▶ _Task instructions_: Your output should be the entries below, from the first line up to and including the line with "genus: Connochaetes", reproduced exactly and with no other lines.

▶ _Saved data entries_:
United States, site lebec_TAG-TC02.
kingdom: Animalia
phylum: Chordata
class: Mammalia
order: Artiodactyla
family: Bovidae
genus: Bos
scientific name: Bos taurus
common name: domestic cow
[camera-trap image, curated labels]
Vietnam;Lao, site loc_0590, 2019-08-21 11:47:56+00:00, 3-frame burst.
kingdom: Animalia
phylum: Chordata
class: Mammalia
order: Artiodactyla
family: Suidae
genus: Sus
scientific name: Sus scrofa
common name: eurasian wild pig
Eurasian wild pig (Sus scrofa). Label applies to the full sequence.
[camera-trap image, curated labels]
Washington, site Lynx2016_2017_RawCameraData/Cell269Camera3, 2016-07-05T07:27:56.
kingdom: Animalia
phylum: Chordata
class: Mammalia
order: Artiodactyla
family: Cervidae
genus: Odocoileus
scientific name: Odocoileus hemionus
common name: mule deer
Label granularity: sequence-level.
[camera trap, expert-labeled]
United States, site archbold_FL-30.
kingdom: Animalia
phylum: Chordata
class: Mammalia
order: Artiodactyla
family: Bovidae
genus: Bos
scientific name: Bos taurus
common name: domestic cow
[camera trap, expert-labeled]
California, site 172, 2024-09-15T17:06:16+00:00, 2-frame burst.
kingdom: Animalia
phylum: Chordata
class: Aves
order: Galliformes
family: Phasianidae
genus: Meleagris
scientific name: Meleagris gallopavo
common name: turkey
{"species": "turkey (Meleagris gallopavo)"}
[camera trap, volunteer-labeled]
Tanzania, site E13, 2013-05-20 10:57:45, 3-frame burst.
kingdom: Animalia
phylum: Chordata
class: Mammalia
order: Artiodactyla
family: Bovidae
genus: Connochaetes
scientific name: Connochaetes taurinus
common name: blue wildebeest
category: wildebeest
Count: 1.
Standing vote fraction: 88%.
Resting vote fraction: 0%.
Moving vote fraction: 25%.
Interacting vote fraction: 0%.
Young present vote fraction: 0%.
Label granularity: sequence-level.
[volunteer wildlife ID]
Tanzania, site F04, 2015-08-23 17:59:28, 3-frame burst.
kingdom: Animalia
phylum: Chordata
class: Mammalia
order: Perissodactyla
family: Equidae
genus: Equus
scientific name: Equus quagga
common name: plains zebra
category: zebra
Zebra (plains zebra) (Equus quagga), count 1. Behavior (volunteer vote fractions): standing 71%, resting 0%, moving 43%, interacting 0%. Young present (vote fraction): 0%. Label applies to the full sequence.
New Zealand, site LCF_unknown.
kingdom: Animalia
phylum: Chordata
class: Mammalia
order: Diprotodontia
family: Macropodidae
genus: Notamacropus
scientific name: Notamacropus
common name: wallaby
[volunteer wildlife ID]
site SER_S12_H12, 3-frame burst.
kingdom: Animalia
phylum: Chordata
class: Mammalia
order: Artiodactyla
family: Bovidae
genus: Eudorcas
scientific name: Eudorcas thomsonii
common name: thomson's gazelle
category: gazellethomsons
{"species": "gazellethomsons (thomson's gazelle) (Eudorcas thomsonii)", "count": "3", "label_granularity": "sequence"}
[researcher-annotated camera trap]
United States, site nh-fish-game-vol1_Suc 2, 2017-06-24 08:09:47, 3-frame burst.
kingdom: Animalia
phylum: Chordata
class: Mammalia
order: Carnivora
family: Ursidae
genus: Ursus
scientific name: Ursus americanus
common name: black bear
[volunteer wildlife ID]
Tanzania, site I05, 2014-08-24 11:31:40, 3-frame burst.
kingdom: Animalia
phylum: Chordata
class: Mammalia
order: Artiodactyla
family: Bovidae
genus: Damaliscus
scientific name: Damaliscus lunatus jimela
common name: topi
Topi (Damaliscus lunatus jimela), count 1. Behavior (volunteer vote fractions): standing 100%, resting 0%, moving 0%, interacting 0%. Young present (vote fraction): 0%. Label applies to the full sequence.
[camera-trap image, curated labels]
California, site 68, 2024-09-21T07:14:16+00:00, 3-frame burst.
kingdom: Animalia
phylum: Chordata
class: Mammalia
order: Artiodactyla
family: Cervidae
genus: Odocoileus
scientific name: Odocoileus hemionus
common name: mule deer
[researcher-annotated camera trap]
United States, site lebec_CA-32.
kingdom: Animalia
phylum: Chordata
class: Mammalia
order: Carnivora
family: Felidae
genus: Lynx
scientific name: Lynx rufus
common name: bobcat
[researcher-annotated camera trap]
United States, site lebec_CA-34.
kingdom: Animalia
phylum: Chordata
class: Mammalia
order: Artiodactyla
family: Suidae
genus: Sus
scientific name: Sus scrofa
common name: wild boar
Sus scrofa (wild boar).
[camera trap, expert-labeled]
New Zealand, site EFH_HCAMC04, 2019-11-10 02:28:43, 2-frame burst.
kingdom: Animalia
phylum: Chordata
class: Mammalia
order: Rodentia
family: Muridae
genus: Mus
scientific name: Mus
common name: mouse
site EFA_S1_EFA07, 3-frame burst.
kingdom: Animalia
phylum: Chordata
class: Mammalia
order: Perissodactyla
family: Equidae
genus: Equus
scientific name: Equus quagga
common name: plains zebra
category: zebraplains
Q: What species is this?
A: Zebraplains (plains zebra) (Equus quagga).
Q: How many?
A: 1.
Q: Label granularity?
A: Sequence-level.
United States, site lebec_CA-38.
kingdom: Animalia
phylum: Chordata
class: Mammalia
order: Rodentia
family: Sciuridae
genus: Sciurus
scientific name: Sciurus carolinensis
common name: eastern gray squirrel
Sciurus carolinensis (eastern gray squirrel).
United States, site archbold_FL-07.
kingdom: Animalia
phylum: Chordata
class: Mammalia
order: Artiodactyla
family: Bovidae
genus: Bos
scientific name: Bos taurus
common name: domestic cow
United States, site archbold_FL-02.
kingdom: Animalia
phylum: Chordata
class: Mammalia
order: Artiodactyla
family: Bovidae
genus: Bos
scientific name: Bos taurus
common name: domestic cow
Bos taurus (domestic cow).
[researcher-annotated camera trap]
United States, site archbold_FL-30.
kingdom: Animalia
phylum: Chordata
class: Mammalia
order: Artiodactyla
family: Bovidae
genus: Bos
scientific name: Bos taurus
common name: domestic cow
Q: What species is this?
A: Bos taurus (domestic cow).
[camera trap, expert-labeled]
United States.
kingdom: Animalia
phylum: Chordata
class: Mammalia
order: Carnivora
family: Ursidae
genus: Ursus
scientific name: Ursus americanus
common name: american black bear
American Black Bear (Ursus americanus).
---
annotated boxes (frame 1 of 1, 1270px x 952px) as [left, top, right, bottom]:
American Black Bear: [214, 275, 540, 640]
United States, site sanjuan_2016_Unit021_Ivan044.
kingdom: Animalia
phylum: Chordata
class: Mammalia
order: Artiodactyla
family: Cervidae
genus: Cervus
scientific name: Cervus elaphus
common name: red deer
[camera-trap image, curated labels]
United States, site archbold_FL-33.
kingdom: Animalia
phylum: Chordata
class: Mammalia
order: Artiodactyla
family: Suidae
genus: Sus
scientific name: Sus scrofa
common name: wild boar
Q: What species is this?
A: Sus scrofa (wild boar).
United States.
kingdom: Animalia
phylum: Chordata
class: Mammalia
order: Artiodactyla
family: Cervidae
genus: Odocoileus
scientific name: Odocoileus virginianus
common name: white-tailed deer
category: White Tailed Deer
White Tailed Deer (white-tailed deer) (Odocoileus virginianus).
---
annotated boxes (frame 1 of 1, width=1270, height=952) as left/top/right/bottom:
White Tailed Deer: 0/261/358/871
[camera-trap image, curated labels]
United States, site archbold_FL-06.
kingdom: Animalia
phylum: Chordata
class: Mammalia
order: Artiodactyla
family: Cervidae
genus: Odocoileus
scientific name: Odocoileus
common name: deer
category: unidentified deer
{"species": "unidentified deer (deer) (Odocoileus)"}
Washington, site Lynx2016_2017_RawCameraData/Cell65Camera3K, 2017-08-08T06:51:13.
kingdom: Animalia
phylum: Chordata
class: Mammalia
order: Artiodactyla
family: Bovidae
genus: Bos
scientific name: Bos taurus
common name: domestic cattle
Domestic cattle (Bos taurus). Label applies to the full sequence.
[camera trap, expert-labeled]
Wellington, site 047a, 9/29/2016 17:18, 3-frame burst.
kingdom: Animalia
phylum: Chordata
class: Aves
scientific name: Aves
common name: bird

▶ _Solution to this task_:
United States, site lebec_TAG-TC02.
kingdom: Animalia
phylum: Chordata
class: Mammalia
order: Artiodactyla
family: Bovidae
genus: Bos
scientific name: Bos taurus
common name: domestic cow
[camera-trap image, curated labels]
Vietnam;Lao, site loc_0590, 2019-08-21 11:47:56+00:00, 3-frame burst.
kingdom: Animalia
phylum: Chordata
class: Mammalia
order: Artiodactyla
family: Suidae
genus: Sus
scientific name: Sus scrofa
common name: eurasian wild pig
Eurasian wild pig (Sus scrofa). Label applies to the full sequence.
[camera-trap image, curated labels]
Washington, site Lynx2016_2017_RawCameraData/Cell269Camera3, 2016-07-05T07:27:56.
kingdom: Animalia
phylum: Chordata
class: Mammalia
order: Artiodactyla
family: Cervidae
genus: Odocoileus
scientific name: Odocoileus hemionus
common name: mule deer
Label granularity: sequence-level.
[camera trap, expert-labeled]
United States, site archbold_FL-30.
kingdom: Animalia
phylum: Chordata
class: Mammalia
order: Artiodactyla
family: Bovidae
genus: Bos
scientific name: Bos taurus
common name: domestic cow
[camera trap, expert-labeled]
California, site 172, 2024-09-15T17:06:16+00:00, 2-frame burst.
kingdom: Animalia
phylum: Chordata
class: Aves
order: Galliformes
family: Phasianidae
genus: Meleagris
scientific name: Meleagris gallopavo
common name: turkey
{"species": "turkey (Meleagris gallopavo)"}
[camera trap, volunteer-labeled]
Tanzania, site E13, 2013-05-20 10:57:45, 3-frame burst.
kingdom: Animalia
phylum: Chordata
class: Mammalia
order: Artiodactyla
family: Bovidae
genus: Connochaetes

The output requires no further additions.